Wiesmoorer Johanniter schulen Pflegekräfte aus ganz Deutschland
Diana Borchelt und Marcel Planteur leiten Praxisworkshop „Pflegekräfte im Katastrophenfall“
In außerordentlichen Notlagen wie bei Naturkatastrophen, terroristischen Anschlägen oder militärischen Angriffen funktioniert die gewohnte Hilfs- und Rettungsinfrastruktur nicht mehr. Deshalb hat das Bundesamt für Bevölkerungsschutz und Katastrophenhilfe (BBK) Hilfsorganisationen wie die Johanniter-Unfall-Hilfe beauftragt, in Kursen mit den Titeln „Erste Hilfe mit Selbstschutzinhalten“ (EHSH) die Menschen zu schulen, sich in Notlagen selber helfen zu können. Diese Kurse sind für die Teilnehmenden kostenlos und ausgerichtet auf verschiedene Zielgruppen.
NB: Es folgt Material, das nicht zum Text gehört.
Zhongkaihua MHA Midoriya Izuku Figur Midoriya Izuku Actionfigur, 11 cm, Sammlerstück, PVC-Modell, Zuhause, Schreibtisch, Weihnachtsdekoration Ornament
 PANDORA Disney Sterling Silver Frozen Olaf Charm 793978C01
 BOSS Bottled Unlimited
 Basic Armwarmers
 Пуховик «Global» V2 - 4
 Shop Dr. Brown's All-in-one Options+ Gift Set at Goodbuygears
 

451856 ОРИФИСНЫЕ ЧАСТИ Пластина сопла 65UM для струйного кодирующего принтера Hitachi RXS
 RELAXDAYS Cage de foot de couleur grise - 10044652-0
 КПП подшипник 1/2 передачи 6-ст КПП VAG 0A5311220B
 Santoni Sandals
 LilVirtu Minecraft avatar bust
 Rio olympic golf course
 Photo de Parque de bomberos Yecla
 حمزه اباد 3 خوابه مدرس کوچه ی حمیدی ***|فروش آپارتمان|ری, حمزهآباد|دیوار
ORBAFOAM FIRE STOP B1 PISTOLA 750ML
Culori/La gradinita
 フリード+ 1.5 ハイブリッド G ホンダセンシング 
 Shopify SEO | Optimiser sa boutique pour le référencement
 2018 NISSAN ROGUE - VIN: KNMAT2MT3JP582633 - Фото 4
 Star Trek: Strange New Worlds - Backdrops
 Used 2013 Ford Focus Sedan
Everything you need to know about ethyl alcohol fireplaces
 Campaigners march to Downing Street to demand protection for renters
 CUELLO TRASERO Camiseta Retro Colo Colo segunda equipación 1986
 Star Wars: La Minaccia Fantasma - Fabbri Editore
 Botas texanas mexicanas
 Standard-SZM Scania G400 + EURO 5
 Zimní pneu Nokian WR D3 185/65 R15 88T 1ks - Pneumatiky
Von Kindern über Erwachsene werden auch professionell in der Pflege Tätige angesprochen, denen in Notlagen aufgrund ihres Fachwissens eine besondere Rolle zukommt. Basierend auf dem EHSH-Modul 5 „Professionelle Pflege im Zivilschutz- und Katastrophenfall“ haben die Johanniter eine Qualifizierung von Pflegekräften im Katastrophenfall entwickelt. „Disaster Nursing“ ist der Titel. Jetzt wurde beim Schwesterntag der Johanniter mit einem Praxisworkshop der bundesweit erste Lehrgang der ersten Ausbildungsstufe erfolgreich abgeschlossen. Durchgeführt haben ihn zwei Ostfriesen: Diana Borchelt, Ortsbeauftragte des Ortsverbandes Wiesmoor der Johanniter-Unfall-Hilfe, und der Wiesmoorer Ausbildungsleiter Marcel Planteur haben beim Schwesterntag in Nieder-Weisel, einem Stadtteil des hessischen Butzbachs, im Auftrag der Johanniter-Akademie 45 Pflegekräfte geschult. „Wir waren schon ein bisschen nervös“, gesteht Diana Borchelt, die zusammen mit Marcel Planteur auch die Ausbildungsleitung der Johanniter im Regionalverband Weser-Ems mit Sitz in Ayenwolde im Moormerland bildet. „Wir hatten eigentlich mit 15 bis 20 Teilnehmenden gerechnet. Dass sich dann mehr als das Doppelte auf den Weg durch die gesamte Qualifizierungsphase gemacht hat, zeigt wie groß das Interesse an dieser Ausbildung ist.“
Dem vierstündigen Praxisworkshop war eine Online-Lehrphase mit sieben Unterrichtseinheiten vorgeschaltet. Darin ging es unter anderem um Zivile Verteidigung und Vorsorge in außerordentlichen Notlagen. Die Teilnehmenden kamen aus unterschiedlichen Bereichen der Pflege, darunter aus ambulanten Dienten, der stationären Langzeitpflege und der klinischen Akutpflege. „Dass diese ‚Riesengruppe‘ zum inhaltlichen Erfolg geführt werden konnte, liegt an dem Methodenschatz aus dem Kooperativen Lernen, der von Diana und Marcel vielseitig und abwechslungsreich zum Einsatz gebracht wurde“, lobt Ralf Sick, Leiter des Johanniter-Bildungswerk. „Diese hohe Methodenkompetenz wurde von den Teilnehmenden außerordentlich gelobt.“ Die beiden Wiesmoorer Johanniter engagieren sich schon seit längerem in der Ausbildung von Menschen in den Kursen Erste Hilfe mit Selbstschutzinhalten. „Wenn die Infrastruktur zusammenbricht und der Rettungsdienst nicht mehr kommt oder womöglich gar nicht alarmiert werden kann, weil das Handynetz zusammengebrochen ist, müssen sich die Menschen selber helfen und, ihre Nachbarn und Angehörigen versorgen können“, sagt Diana Borchelt. Gerade beim Stromausfall im Januar in Berlin habe sich gezeigt, dass auch professionelle Pflegekräfte in Einrichtungen vor besondere Herausforderungen gestellt sind, wenn der Strom plötzlich weg ist oder Material nicht geliefert wird. „Zu wissen, was dann getan werden kann, rettet Menschenleben“, ergänzt Marcel Planteur. Das sieht auch Ralf Sick so. Das Johanniter-Bildungswerk entwickelt gerade das Folgeangebot „Disaster Nursing 2“. Vielleicht sind auch die beiden Ostfriesen wieder mit dabei. Damit die Pflegekräfte deutschlandweit zukünftig besser auf Notlagen vorbereitet sind.